As a society, we worship at the altar of the lone genius but, in fact, that idea is fundamentally flawed. Progress and breakthroughs come through discussion and collaboration, not sitting in a darkened room by yourself with a wet tea-towel over your head, thinking very hard.

Interestingly, and importantly, Griffiths points out to the student to whom he’s replying that the life of an intellectual might seem attractive, but that it’s a long, hard road.

And lastly: Don’t do any of the things I’ve recommended unless it seems to you that you must. The world doesn’t need many intellectuals. Most people have neither the talent nor the taste for intellectual work, and most that is admirable and good about human life (love, self-sacrifice, justice, passion, martyrdom, hope) has little or nothing to do with what intellectuals do. Intellectual skill, and even intellectual greatness, is as likely to be accompanied by moral vice as moral virtue. And the world—certainly the American world—has little interest in and few rewards for intellectuals. The life of an intellectual is lonely, hard, and usually penurious; don’t undertake it if you hope for better than that. Don’t undertake it if you think the intellectual vocation the most important there is: It isn’t. Don’t undertake it if you have the least tincture in you of contempt or pity for those without intellectual talents: You shouldn’t. Don’t undertake it if you think it will make you a better person: It won’t. Undertake it if, and only if, nothing else seems possible.

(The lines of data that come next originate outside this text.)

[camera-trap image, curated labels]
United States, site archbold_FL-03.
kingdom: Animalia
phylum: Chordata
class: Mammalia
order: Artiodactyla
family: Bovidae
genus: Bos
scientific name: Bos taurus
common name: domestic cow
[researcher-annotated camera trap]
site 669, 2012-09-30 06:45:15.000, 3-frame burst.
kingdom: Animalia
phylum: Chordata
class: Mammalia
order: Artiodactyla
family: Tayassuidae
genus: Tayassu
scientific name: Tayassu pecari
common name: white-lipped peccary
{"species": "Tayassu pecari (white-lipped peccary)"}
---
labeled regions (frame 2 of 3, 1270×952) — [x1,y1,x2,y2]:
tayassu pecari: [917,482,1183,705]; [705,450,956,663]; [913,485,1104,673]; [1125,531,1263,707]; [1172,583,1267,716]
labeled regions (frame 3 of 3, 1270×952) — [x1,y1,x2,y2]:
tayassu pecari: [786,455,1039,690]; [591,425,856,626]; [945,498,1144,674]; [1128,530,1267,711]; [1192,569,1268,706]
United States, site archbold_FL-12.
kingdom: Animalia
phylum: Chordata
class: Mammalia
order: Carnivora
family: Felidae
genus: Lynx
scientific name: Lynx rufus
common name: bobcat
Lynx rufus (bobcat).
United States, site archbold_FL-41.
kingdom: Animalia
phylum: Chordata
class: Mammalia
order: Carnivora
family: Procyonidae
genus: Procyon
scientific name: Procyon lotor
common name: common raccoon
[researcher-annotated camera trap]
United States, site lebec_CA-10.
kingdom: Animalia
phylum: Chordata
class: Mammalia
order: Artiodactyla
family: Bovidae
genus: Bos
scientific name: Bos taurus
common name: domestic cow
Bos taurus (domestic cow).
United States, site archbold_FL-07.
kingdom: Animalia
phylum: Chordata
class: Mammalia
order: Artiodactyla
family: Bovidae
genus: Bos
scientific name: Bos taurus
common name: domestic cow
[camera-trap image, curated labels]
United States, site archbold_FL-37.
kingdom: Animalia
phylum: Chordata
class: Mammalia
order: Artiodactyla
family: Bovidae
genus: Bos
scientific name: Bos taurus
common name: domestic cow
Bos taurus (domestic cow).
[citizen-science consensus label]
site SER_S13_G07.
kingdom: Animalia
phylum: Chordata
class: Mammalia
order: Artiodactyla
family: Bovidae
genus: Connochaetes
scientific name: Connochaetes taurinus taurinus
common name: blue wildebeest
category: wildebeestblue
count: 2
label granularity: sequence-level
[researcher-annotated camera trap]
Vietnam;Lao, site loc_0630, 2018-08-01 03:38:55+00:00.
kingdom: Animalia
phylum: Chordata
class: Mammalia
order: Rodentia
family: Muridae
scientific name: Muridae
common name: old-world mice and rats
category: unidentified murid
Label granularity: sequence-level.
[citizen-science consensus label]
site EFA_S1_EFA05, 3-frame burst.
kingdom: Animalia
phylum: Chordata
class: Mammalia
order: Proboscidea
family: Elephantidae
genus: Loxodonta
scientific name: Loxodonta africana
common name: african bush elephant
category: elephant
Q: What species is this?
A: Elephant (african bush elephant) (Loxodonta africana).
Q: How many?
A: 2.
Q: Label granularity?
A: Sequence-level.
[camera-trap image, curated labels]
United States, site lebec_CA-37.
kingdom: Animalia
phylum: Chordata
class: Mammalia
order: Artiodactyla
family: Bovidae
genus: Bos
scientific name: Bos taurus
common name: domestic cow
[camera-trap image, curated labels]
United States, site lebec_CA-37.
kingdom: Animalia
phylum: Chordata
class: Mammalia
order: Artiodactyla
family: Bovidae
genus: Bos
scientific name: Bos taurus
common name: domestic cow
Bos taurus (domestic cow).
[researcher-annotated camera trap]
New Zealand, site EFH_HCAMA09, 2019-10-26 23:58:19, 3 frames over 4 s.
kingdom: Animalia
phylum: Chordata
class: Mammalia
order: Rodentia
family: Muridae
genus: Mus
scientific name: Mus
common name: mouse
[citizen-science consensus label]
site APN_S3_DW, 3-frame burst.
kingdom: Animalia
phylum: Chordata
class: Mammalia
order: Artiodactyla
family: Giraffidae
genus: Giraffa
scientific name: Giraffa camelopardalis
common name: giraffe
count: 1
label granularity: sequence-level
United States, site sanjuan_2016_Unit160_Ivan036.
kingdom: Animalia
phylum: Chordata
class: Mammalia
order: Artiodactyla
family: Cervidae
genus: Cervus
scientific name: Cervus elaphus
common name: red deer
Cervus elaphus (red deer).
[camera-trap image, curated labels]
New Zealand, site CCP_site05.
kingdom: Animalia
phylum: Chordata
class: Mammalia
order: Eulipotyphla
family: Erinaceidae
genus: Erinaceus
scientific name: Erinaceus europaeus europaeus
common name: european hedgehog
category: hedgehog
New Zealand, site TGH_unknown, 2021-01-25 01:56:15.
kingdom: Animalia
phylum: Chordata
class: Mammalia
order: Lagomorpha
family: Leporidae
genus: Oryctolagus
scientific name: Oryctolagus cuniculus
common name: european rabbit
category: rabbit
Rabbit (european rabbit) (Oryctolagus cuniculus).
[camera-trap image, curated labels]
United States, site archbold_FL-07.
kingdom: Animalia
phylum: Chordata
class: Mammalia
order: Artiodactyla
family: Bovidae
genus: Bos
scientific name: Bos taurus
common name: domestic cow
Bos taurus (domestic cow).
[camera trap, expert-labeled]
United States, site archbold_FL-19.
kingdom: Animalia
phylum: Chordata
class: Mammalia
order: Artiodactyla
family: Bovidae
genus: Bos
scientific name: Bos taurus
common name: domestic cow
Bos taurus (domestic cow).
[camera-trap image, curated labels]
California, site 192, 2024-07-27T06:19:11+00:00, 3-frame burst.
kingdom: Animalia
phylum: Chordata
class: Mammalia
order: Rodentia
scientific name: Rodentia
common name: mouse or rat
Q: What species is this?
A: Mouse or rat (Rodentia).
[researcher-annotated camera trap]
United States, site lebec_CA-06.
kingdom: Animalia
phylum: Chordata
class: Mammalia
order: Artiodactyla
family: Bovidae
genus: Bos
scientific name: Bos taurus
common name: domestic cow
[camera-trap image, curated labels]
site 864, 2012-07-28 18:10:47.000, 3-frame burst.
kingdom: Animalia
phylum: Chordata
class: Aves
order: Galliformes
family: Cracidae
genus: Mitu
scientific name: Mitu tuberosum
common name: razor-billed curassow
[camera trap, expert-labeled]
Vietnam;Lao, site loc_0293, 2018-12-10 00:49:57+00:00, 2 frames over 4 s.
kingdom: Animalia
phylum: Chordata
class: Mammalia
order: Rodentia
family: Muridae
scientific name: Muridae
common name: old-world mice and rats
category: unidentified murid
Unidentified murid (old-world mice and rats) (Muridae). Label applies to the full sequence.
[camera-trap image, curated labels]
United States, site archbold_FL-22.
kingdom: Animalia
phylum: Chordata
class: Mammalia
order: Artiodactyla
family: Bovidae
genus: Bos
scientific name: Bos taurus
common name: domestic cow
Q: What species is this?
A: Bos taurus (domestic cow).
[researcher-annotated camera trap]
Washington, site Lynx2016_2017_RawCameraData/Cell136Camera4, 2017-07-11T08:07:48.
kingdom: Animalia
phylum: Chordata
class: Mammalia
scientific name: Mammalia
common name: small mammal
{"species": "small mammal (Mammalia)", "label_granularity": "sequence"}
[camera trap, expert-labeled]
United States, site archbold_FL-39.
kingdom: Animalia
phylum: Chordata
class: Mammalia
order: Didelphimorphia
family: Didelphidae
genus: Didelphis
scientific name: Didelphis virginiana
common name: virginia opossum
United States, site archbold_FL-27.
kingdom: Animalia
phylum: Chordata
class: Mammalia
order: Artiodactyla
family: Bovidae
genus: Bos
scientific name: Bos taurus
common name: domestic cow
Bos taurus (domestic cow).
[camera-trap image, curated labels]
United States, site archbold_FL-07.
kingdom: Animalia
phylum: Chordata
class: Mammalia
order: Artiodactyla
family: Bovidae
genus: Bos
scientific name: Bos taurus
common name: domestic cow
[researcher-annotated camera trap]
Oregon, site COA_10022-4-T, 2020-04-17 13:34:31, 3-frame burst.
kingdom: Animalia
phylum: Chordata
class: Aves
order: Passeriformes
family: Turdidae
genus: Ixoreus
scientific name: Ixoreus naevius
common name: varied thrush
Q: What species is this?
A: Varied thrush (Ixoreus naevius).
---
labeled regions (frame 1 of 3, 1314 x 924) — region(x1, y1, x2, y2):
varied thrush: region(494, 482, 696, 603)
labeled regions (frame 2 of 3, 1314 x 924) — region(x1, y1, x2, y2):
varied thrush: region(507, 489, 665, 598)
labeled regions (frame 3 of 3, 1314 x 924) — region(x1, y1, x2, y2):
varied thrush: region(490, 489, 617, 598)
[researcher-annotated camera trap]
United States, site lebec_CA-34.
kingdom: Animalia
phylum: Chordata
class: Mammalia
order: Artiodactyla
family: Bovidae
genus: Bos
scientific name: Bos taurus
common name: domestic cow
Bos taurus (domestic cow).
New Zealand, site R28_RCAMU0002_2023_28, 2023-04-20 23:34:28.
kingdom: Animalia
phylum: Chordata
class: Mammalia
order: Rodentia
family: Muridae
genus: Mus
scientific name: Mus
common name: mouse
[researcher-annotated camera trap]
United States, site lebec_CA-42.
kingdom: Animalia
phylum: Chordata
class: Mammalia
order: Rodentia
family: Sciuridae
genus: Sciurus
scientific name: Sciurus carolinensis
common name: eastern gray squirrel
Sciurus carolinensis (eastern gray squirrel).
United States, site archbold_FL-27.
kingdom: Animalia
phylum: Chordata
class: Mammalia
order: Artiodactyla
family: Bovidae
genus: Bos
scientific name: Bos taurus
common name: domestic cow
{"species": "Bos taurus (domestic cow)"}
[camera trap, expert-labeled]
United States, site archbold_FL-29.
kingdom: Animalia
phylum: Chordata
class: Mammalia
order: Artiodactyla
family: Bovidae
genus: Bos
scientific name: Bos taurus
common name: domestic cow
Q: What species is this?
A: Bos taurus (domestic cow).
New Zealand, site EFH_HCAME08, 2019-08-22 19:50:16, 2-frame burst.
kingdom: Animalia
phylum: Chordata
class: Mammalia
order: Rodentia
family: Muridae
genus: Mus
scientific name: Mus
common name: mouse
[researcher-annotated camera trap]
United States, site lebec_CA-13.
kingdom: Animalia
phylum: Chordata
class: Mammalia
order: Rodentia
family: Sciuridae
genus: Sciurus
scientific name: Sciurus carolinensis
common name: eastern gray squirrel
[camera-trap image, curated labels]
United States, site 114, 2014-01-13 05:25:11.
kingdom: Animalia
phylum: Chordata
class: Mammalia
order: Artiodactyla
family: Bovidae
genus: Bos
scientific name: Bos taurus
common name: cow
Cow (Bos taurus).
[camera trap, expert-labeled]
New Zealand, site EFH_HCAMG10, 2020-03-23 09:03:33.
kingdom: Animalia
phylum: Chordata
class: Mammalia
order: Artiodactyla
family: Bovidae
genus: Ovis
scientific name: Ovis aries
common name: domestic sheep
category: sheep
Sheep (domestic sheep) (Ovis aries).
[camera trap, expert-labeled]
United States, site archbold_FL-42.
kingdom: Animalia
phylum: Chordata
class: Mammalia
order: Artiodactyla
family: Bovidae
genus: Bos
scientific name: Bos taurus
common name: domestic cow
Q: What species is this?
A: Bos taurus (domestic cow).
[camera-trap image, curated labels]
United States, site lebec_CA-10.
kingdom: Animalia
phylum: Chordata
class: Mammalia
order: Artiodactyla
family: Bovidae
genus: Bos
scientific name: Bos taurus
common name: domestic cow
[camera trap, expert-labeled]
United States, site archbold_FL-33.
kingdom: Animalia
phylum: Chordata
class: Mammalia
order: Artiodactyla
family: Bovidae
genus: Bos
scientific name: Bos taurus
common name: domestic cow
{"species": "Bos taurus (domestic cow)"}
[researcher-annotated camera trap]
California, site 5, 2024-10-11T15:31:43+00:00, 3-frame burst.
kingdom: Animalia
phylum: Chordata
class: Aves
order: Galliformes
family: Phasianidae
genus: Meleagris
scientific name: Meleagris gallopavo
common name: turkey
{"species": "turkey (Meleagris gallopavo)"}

A long read, but a rewarding one.

Source: First Things

Archives of Radical Philosophy

A quick one to note that the entire archive (1972-2018) of Radical Philosophy is now online. It describes itself as a “UK-based journal of socialist and feminist philosophy” and there’s articles in there from Pierre Bourdieu, Judith Butler, and Richard Rorty.

If nothing else, these essays and many others should upend facile notions of leftist academic philosophy as dominated by “postmodern” denials of truth, morality, freedom, and Enlightenment thought, as doctrinaire Stalinism, or little more than thought policing through dogmatic political correctness. For every argument in the pages of Radical Philosophy that might confirm certain readers’ biases, there are dozens more that will challenge their assumptions, bearing out Foucault’s observation that “philosophy cannot be an endless scrutiny of its own propositions.”